**Source data**
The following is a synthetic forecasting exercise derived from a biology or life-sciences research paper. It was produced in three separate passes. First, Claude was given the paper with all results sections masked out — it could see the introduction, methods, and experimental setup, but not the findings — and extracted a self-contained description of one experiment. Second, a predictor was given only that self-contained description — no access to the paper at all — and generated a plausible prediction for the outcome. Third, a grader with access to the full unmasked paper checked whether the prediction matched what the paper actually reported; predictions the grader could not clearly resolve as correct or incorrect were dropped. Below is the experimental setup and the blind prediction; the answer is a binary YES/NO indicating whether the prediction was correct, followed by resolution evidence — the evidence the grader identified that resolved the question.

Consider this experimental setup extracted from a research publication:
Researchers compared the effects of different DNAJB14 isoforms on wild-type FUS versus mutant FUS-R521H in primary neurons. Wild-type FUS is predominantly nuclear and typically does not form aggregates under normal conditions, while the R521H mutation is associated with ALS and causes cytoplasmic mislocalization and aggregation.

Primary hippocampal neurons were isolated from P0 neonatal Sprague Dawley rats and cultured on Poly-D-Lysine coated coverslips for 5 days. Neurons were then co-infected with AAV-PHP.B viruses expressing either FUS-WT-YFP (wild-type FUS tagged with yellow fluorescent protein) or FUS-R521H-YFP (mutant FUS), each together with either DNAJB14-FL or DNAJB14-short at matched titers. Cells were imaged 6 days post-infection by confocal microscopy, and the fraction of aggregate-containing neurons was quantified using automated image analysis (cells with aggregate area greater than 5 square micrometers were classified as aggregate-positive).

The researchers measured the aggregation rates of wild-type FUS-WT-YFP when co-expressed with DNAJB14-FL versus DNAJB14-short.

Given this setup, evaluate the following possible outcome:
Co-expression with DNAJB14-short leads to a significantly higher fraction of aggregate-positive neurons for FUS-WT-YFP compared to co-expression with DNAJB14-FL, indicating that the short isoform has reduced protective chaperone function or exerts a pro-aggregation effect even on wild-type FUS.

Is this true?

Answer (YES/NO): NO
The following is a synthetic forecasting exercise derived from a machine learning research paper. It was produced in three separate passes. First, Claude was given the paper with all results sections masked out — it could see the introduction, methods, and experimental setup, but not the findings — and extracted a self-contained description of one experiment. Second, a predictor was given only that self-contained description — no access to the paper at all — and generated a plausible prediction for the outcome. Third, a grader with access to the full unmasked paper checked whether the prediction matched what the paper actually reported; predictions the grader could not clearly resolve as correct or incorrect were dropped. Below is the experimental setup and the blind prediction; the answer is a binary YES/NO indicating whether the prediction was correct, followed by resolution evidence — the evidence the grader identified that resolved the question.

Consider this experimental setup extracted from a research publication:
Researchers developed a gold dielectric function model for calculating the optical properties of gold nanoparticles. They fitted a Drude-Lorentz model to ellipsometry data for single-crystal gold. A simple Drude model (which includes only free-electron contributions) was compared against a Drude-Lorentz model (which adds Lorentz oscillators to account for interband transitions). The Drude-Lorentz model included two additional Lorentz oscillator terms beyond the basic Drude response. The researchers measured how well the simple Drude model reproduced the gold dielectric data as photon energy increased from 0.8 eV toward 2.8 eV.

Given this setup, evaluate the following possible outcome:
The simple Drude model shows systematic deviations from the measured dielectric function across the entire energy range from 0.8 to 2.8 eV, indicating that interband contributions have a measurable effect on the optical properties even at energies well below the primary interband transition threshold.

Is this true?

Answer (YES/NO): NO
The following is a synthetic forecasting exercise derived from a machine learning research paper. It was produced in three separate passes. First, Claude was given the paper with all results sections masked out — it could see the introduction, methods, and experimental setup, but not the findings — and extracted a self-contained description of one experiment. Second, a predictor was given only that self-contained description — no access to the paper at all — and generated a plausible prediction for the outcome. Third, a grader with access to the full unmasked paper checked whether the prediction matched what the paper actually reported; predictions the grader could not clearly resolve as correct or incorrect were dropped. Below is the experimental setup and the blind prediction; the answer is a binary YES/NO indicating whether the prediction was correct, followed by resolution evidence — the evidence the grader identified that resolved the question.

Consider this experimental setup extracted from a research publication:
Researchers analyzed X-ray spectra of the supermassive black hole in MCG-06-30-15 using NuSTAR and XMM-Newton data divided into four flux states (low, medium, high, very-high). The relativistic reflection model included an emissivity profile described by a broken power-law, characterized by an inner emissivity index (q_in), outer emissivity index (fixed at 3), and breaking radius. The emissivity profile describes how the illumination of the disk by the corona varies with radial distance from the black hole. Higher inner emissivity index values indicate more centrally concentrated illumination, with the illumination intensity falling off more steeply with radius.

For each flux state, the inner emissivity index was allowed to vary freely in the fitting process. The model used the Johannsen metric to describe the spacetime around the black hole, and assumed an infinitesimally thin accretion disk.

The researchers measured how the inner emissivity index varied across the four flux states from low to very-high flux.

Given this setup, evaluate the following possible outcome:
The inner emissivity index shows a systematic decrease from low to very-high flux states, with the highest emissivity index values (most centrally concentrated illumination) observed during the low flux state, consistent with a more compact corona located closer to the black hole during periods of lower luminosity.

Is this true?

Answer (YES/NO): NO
...
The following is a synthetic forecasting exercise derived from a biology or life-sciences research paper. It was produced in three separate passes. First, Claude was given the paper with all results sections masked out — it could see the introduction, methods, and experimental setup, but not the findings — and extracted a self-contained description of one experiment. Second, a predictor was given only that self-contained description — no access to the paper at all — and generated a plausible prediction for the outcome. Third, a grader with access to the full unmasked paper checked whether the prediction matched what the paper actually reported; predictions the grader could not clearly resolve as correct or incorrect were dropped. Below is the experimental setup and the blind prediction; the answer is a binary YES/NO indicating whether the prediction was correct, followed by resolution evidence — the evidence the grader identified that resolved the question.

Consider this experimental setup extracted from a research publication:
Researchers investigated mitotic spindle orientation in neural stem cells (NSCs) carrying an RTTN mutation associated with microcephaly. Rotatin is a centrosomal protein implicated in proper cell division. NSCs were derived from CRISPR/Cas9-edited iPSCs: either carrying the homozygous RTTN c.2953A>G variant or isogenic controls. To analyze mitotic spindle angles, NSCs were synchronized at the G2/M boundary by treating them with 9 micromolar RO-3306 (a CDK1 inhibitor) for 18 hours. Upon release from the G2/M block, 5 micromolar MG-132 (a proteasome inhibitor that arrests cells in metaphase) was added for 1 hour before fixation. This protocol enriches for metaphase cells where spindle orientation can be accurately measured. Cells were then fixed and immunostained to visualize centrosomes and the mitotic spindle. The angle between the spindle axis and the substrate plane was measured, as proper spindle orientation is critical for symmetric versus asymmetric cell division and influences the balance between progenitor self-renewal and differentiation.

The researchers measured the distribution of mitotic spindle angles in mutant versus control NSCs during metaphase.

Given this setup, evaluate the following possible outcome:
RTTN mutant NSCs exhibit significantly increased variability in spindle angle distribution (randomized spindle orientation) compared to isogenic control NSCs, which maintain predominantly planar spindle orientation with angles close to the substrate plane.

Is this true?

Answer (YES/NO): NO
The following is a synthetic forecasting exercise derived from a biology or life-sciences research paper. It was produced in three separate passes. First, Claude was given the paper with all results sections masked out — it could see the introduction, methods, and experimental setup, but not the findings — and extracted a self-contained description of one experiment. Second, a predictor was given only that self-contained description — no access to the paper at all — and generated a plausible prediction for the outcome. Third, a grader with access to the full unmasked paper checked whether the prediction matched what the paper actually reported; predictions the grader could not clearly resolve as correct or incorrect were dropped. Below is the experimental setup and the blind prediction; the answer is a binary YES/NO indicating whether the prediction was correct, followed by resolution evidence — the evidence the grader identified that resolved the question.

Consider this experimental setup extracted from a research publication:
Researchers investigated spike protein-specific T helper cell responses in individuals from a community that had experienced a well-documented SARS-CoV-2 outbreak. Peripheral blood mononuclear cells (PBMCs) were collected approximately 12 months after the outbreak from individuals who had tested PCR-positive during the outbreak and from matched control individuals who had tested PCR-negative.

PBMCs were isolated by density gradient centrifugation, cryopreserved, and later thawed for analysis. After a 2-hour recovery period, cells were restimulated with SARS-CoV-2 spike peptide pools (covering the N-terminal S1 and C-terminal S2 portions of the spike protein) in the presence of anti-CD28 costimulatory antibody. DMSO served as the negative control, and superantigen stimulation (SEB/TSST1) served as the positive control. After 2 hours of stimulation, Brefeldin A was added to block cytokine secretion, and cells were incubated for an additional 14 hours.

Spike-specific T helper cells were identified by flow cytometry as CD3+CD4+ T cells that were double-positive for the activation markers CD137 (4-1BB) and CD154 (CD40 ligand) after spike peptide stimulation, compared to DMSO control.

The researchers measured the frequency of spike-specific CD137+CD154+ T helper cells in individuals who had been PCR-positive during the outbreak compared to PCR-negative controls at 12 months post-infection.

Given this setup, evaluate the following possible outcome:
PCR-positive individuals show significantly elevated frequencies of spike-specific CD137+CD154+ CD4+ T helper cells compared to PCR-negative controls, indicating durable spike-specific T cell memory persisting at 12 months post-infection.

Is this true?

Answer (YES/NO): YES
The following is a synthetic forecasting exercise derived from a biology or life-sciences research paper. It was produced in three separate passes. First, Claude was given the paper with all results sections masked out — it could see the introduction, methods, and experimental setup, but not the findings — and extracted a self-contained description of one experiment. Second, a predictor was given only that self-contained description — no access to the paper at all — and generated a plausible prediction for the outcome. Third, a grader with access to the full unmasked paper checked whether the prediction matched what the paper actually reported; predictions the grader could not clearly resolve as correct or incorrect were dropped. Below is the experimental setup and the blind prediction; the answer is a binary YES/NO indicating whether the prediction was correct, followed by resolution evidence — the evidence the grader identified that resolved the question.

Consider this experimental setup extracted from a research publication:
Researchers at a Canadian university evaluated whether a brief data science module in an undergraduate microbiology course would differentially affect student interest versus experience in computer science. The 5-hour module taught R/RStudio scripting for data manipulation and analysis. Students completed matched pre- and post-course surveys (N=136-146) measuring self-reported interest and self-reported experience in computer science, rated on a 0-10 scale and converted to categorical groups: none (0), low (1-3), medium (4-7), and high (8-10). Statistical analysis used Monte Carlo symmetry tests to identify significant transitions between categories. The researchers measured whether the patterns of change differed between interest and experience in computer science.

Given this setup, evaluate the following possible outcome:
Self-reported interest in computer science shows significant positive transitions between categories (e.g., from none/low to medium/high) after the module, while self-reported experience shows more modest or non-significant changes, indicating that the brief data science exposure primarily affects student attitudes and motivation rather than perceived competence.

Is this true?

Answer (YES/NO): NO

**Work to be completed**
Each line of the material with the word "distribution" in it should be listed.

**Solved exercise**
The researchers measured the distribution of mitotic spindle angles in mutant versus control NSCs during metaphase.
RTTN mutant NSCs exhibit significantly increased variability in spindle angle distribution (randomized spindle orientation) compared to isogenic control NSCs, which maintain predominantly planar spindle orientation with angles close to the substrate plane.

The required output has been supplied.